Raphael begged to be allowed to leave. The Strokes were initially reluctant to let him go. As the producer recounted: “I said, “Julian, I don’t really like this scene. I want to go.” And he said, “Please stay.” “Why? I’m not doing anything.” “Well, because if you leave, we’re going to fire Dave Kahne because we don’t know how to talk to him. But we think he’s onto something with our sound, and we need you to stay in case we need you to explain what we mean.”

Still, Raphael finally walked away and Kahne took over. However, it turned out that his history as a chart-conquerer was not quite as cast-iron as Hammond Jr had initially believed. One of his biggest selling records was MTV Unplugged: Tony Bennett, which had admittedly won the 1995 Grammy for Album of the Year. So he knew what he was doing. But he wasn’t going to be a George Martin to The Strokes’ Beatles.

Then what producer could have worked a miracle with The Strokes at that point in their lifespan? Relationships within the ranks were deteriorating rapidly. Not every group, it is true, lives on bonhomie. Radiohead would still probably sound like Radiohead regardless of how chirpy the individual musicians were feeling. The Strokes were different. They were a band but they were also supposed to be a gang. Their early aura – the one that emanates so powerfully from This Is It – had as much to do with their “us against the world” sensibility as with their songs

However, by 2006 they were all in their late twenties. Several were married. There were even children. Things couldn’t be liked the used to. And if The Strokes weren’t the coolest gang in rock, what was even the point?

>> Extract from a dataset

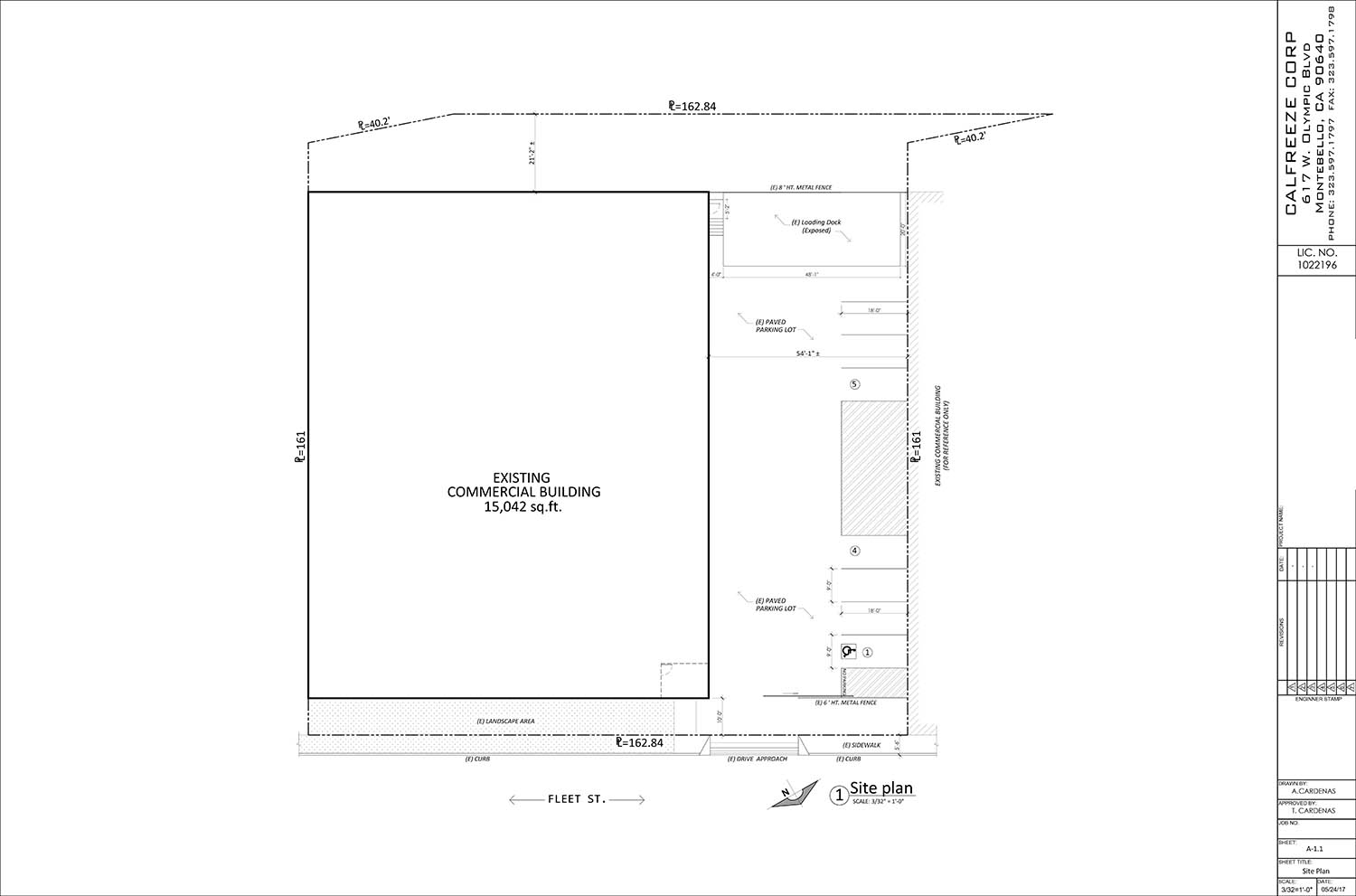 A-1.1_Cold Storage Construction_existing site plan.jpg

“When we first started we went on the road, all we had was each other. Now we’re working,” lamented Hammond Jr in 2006. “Then when we come home and have our own lives. It’s very sad.”

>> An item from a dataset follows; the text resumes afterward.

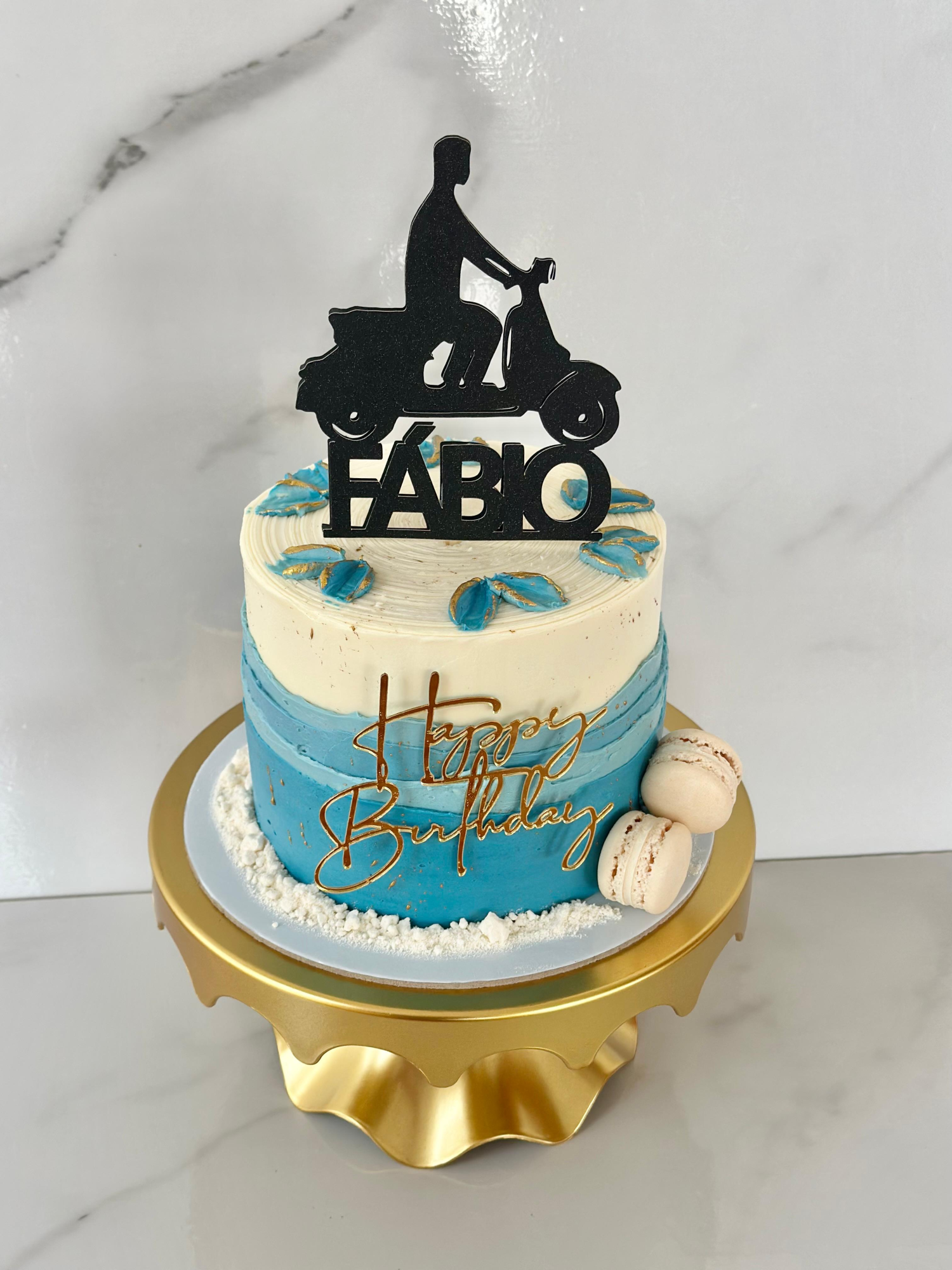 Cake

Tellingly, not everyone was grieving for what was lost. “I don’t want my daughter to think of me as a Stroke,” shrugged bassist Nikolai Fraiture. “I want her to think of me as father and eventually raised that that’s my job.”

When First Impressions of Earth came out, it was widely regarded as the worst thing The Strokes had ever done. Yes, it charted strongly, giving the group their first UK No 1 and entering at four in the US. But second week sales fell of a cliff, as word of mouth got around that they group had dropped a clunker. By the end of the year, it had sold just 271,000 units – less than half of Room on Fire’s 591,000. It probably didn’t help that the full record had leaked the previous November. Or that the lead single “Juicebox” was widely agreed to be the weakest of the 14 tracks.

“A band futilely grasping in all directions,” was the assessment of Pitchfork. The Independent’s Andy Gill agreed, declaring the new Strokes the perfect companion piece to a similarly disappointing comeback record by Franz Ferdinand. “Both bands plot their arrangements too methodically, and the resulting coldness, in this case, effectively curdles much of the album’s appeal.”

“They wanted this record to be really serious and big and professional,” Raphael lamented to Spin. “They think that’s what held them back in America.” Yet what was really holding The Strokes back, it transpired, is that they now longer wanted to sound like The Strokes.

“That’s probably the first time I noticed it had stopped being fun, the recording of First Impressions of Earth. That’s when things started getting into the gap,” Hammond would say. “Friends, girlfriends, strangers would all start coming in, being like, “You should be a bigger band,” and I was like, “Yeah, we should be a bigger band.””

“They seemed a lot older. A lot older. And it had only been, like, two years,” said the late Spin writer Mark Spitz in 2017. “And they seemed defeated in a weird way. And impatient, like they just wanted it to be over, you know? They were not deluded that maybe it was over, their moment was over.”